Radio Wave Emissions from Supernova 1987a

Jet Propulsion Laboratory https://www.jpl.nasa.gov/ March 11, 1987

NASA's Deep Space Network station near Canberra, Australia, configured with Australia's Parkes Radio Observatory is observing radio wave emissions from Supernova 1987a, the first such star explosion in the neighborhood of the Milky Way Galaxy since 1604.

NASA's Deep Space Network station near Canberra, Australia, configured with Australia's Parkes Radio Observatory is observing radio wave emissions from Supernova 1987a, the first such star explosion in the neighborhood of the Milky Way Galaxy since 1604.

Early optical readings indicate particle emission velocity of 10,000 kilometers (6,200 miles) per second, about 30th of the speed of light. The star explosion was first detected by astronomers Feb. 24.

The supernova, located in the Large Magellanic Cloud about 160,000 light years away, is at declination of 69 degrees South and can only be observed in the Southern Hemisphere.

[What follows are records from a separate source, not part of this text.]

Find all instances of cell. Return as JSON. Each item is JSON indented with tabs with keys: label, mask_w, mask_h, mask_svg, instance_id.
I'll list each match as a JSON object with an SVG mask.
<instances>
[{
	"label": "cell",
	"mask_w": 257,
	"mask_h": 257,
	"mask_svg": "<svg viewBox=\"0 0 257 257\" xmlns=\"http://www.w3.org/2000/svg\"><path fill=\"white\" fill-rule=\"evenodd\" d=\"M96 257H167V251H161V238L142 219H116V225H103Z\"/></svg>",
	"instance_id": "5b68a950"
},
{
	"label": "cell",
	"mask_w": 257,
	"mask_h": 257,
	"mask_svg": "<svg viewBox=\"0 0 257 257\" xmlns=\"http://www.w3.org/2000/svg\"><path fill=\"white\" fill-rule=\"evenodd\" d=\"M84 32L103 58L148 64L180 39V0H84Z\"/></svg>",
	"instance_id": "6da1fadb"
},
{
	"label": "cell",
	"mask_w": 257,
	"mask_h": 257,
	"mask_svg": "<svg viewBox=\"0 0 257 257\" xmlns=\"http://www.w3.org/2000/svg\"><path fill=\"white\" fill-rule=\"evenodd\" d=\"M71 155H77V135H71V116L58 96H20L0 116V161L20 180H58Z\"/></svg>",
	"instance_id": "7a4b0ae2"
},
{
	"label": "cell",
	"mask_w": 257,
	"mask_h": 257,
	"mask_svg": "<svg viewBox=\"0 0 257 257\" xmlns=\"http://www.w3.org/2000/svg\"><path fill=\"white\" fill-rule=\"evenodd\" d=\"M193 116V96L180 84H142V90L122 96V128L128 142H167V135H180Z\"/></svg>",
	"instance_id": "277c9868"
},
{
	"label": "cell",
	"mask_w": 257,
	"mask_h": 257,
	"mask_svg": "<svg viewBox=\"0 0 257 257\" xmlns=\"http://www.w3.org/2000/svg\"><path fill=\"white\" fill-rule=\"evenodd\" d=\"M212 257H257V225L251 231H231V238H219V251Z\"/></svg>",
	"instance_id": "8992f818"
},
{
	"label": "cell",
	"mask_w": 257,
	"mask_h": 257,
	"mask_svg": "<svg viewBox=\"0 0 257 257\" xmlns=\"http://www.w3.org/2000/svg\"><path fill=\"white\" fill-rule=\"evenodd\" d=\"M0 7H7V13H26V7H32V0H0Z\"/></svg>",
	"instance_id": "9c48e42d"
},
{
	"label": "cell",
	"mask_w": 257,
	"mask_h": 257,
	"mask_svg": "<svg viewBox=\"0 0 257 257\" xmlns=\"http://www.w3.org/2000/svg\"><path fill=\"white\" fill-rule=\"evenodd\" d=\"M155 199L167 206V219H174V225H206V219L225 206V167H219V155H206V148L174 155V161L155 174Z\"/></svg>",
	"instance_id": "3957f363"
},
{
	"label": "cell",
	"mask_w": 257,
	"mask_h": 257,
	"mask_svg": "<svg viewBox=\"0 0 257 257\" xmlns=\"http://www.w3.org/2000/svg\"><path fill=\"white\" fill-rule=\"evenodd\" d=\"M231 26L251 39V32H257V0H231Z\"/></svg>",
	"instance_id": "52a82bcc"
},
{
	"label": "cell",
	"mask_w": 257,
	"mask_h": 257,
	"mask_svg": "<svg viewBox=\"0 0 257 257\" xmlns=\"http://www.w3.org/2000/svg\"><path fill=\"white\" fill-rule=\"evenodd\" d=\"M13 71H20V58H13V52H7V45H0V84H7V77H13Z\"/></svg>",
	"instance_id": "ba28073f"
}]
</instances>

A spokesman for the Deep Space Network at the NASA Jet Propulsion Laboratory (JPL), Pasadena, Calif., said the 34-meter (110 feet) DSN antenna at Tidbinbilla near Canberra and the 64-meter (210 feet) Parkes facility 200 miles away are configured together using microwave link to form one giant radio telescope, process called interferometry.

The DSN-Parkes interferometer began observations Feb. 26. Parkes is operated by Australia's Commonwealth Scientific and Industrial Research Organization.

"These radio astronomy observations provide higher angular resolutions than can be achieved with existing Earth or space-based optical telescopes," said Dr. Nicholas Renzetti, manager of the Tracking and Data Acquisition Science Office at JPL.

Radio astronomy, which detects microwave emissions rather than visible light, using the interferometer can distinguish celestial objects tens to hundreds of times more accurately than can optical telescopes, he said.

The microwave link was established between DSN and Parkes for the Voyager 2 Uranus encounter in January, 1986. The link was critical to Voyager imaging and science data acquisition. The DSN also has stations near Madrid, Spain, and at Goldstone, Calif.